» **Supplied text**:
-- Opening Marker --

In February 2015, Brody applied for and was given a forklift driver position on the night shift. This meant that he would drive a forklift after the store closed, from 8:30 p.m. to 11:00 p.m. Id. (Brody Dep. 48:5–16).

-- Closing Marker --

» **Dataset excerpts**:
-- Opening Marker --

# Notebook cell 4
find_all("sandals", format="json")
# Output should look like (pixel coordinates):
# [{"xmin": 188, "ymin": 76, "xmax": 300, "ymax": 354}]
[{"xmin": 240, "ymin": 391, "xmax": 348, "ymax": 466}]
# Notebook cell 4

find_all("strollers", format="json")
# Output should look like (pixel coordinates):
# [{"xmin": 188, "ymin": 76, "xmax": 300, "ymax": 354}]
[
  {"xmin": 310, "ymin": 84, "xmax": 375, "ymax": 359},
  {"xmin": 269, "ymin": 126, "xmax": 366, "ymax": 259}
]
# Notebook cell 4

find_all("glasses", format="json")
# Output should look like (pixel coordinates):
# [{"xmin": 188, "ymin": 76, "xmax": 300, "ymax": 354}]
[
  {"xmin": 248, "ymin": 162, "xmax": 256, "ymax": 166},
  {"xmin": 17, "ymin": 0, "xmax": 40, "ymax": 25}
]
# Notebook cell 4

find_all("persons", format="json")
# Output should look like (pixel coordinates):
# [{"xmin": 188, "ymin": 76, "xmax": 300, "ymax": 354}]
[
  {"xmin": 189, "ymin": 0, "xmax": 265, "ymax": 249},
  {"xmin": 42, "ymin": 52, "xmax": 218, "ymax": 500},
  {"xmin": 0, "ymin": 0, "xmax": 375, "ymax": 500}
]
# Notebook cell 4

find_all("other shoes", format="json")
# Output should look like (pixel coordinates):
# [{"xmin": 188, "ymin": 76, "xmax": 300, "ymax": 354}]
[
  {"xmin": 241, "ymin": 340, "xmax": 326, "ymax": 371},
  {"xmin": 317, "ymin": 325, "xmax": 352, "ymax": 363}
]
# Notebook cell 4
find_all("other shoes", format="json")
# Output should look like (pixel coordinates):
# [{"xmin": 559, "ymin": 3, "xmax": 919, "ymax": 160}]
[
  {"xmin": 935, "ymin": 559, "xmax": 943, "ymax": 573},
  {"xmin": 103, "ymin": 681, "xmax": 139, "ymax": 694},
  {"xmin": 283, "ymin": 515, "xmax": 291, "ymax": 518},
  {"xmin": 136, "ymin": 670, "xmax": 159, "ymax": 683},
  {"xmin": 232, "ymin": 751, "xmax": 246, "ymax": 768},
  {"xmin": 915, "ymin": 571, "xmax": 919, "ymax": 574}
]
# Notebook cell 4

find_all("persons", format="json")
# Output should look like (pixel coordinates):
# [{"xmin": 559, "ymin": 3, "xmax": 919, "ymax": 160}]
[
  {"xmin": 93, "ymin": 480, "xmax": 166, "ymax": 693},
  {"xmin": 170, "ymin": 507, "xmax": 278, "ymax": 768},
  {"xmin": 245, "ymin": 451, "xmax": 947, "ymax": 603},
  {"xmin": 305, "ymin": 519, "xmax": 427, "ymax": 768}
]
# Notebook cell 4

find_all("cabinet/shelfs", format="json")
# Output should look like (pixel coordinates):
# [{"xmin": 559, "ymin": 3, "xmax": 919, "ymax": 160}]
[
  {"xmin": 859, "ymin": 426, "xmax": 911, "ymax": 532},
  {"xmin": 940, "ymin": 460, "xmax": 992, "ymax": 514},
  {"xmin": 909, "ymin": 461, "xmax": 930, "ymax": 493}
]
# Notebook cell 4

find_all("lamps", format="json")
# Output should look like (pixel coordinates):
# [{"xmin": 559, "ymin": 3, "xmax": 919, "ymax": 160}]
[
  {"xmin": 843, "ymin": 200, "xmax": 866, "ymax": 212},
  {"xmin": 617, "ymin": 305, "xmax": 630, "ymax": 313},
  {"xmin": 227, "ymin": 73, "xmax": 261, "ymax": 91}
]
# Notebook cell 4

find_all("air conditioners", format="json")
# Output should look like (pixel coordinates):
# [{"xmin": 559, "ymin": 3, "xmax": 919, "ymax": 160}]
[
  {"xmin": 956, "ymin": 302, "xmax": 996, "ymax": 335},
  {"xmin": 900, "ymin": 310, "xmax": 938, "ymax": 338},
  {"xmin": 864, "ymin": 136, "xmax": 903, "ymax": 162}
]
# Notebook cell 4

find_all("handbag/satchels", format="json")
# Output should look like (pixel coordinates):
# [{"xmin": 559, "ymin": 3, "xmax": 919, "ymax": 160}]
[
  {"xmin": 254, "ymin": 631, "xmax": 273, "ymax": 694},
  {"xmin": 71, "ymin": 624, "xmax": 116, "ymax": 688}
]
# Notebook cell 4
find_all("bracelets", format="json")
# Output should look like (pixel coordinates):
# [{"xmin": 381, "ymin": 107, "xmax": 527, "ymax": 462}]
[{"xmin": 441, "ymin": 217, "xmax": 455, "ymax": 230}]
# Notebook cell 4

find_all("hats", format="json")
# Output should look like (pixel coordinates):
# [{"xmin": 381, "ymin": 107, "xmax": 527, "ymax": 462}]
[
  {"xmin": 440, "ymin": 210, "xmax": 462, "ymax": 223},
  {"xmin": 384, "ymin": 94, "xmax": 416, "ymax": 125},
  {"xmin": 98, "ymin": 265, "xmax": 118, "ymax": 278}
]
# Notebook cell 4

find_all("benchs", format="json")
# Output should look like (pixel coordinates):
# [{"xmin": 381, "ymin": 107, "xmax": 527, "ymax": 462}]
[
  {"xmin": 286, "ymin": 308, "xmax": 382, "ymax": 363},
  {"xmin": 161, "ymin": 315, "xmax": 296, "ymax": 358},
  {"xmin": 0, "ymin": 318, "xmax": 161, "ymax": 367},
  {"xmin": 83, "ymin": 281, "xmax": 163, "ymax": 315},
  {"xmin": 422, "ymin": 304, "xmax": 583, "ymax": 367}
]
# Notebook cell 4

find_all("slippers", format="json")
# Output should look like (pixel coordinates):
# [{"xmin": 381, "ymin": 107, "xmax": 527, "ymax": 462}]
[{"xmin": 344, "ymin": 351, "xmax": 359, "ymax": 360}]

-- Closing Marker --

» **Exercises to complete**:
1 – Answer these questions using the forklift excerpt above.
(a) In what month and year did Brody apply for the forklift driver position?
(b) Which shift was the position on?
(c) During what hours would he drive a forklift?
2 – Write out the forklift excerpt word for word, everything from "In February 2015, Brody" down to "(Brody Dep. 48:5–16).".

» **Exercise responses**:
1 –
(a) February 2015
(b) The night shift
(c) From 8:30 p.m. to 11:00 p.m., after the store closed

2 –
In February 2015, Brody applied for and was given a forklift driver position on the night shift. This meant that he would drive a forklift after the store closed, from 8:30 p.m. to 11:00 p.m. Id. (Brody Dep. 48:5–16).